- _Exercises to complete_:
A. Answer these about the walking essay below, one line each:
(i) On which days does the writer spend hours in the sectioned corridor?
(ii) How tall are the basalt stone columns?
(iii) Who created the small space that the writer likens the city to?
B. Which kinds of trees does the walking essay below name as paired with the stone columns? List each kind once.

- _Text passage_:
I frequent the DIA/Electronic Arts Intermix building for Artist’s talks and
screenings of video works in their small stuffy room that is stocked with
too many chairs if you are flying solo through Chelsea. I always do. I like
the way my feet hit the concrete, and it is the only day once a month when I
really walk and listen to my body and my mind. For hours regardless of the
weather on Thursdays or Saturdays I find refuge within the sectioned corridor.
The collected memorabilia is housed around my mirrors. The disorder is stacked
between the glass and the frames; Weems, Anatsui, Trecartin, Ahwesh, Jonas,
Ruby, Lin, Wool, Cardiff, and Wonjnarowicz. The streets pass me, 22nd, 23rd,
24th, never past 27th, always above 17th, the small section that I feel akin to
I share with a multitude. The spaces in between the excuses and pardons,
openand closing doors, the Half King and crossing streets blindly. I find
stillness in 7000 oaks.
It is hard to think that four feet basalt stone columns stand out
amidst all the concrete, they don’t. In spring the trees that the
columns are paired with come into bloom; Linden, Gingko, Bradford Pear,
Sycamore, Honey Locust, Pine Oak, Red Oak, Elm, and Sycamore. One morning
between the budding leaves and reproductive systems I drifted into and out of
their lines, moving into and out of their passage and presence. The conscious
and social construction of 7000 oaks is how I look at the urban space of
New York when I flutter around and try to make order of the chaos and the
concrete. I liken the city to a macrocosm of that small space created by Joseph
Beuys, where I am allowed to drift into and out of the way, taking in the beauty
but understanding the form, content and its metaphysical relationship to the
urban, metropolitan and global.
Rebecca Solnit states, “Walking shares with making and working that
crucial element of engagement of the body and the mind with the world, of
knowing the world through the body and the body through the world...walking
is how the body measures itself against the earth, walking assuages or
legitimizes this alienation. All of my sparks and project ideas usually start when
I walk, when I explore old streets and give my mind time to shed its neuroses.
Blood vessels acting accordingly to shut out unwanted voices and fear, with my
body in motion, mental momentum stabilizes.

- _Entries supplied_:

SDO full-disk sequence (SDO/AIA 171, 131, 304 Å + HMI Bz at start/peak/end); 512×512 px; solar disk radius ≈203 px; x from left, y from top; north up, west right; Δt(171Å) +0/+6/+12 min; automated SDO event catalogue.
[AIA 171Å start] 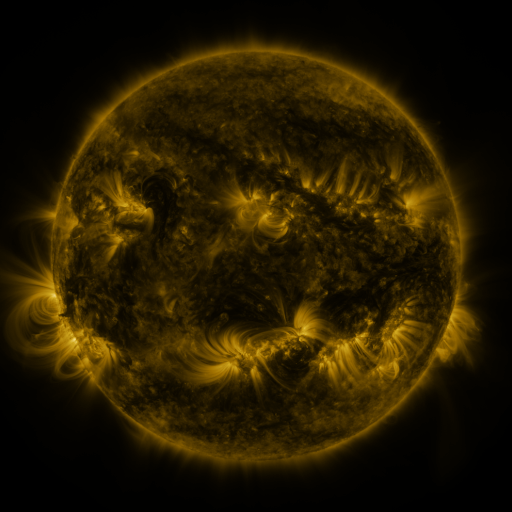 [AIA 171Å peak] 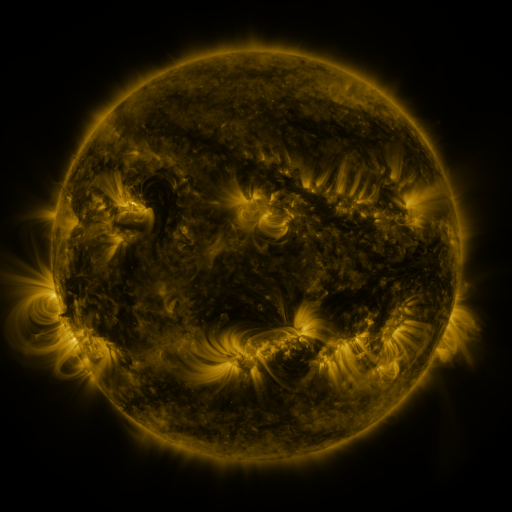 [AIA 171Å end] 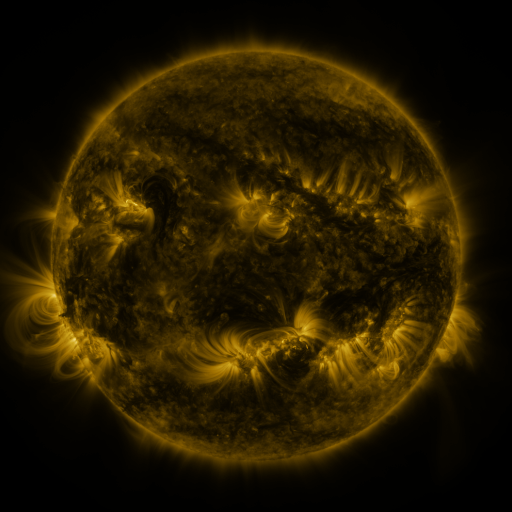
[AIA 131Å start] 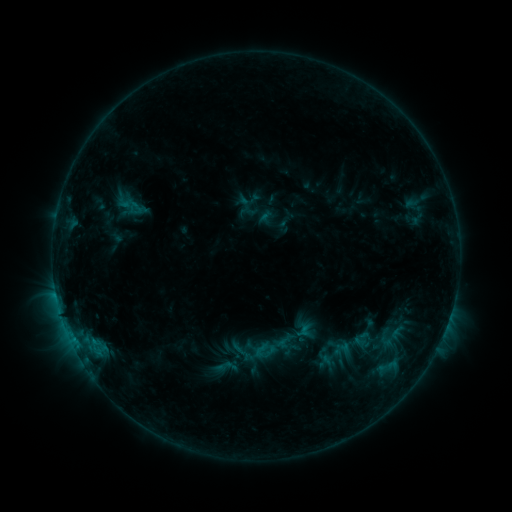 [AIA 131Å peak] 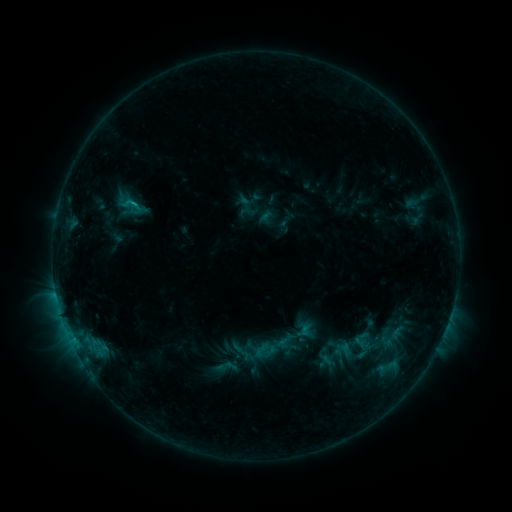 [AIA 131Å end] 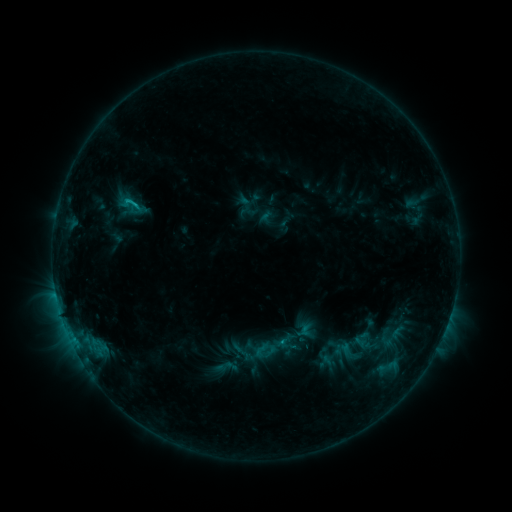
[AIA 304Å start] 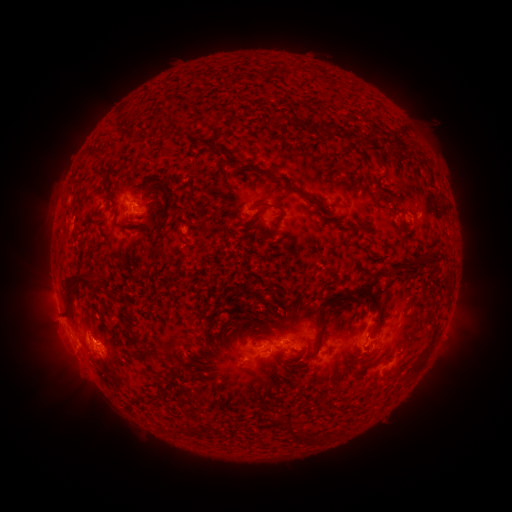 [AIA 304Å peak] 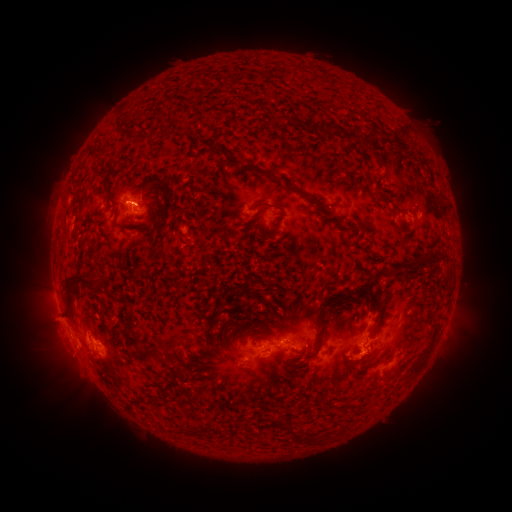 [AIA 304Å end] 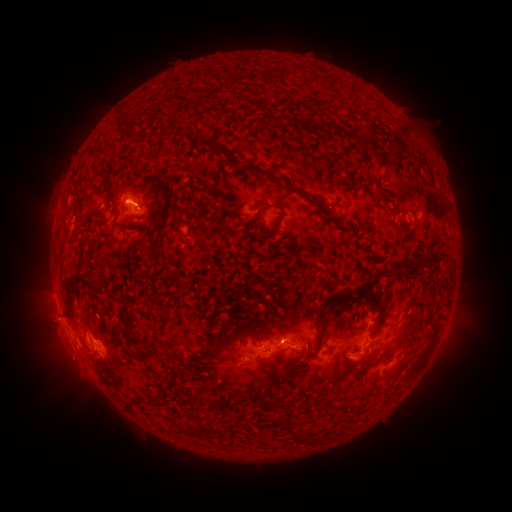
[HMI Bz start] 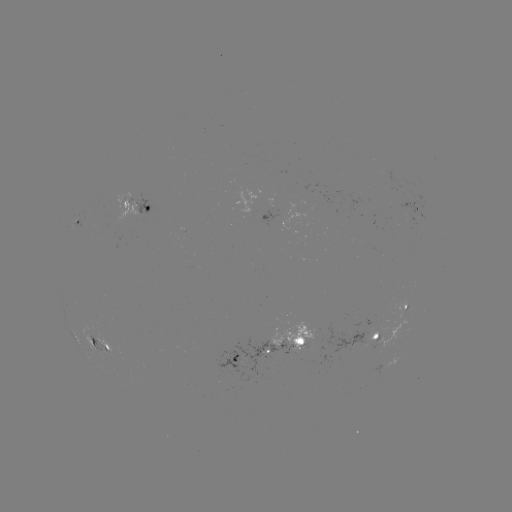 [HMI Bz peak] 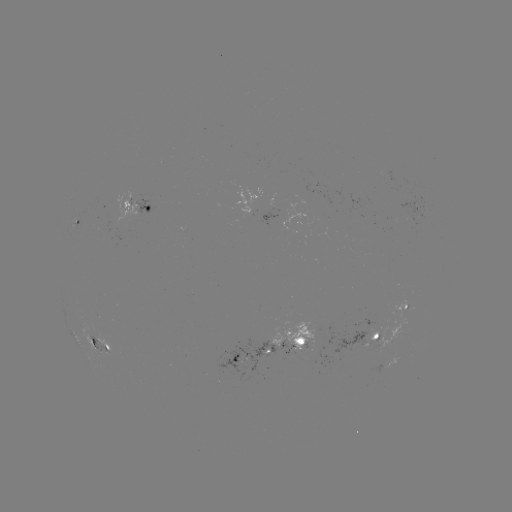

- _Answers by task_:
A.
(i) Thursdays or Saturdays
(ii) Four feet
(iii) Joseph Beuys

B. Linden, Gingko, Bradford Pear, Sycamore, Honey Locust, Pine Oak, Red Oak, Elm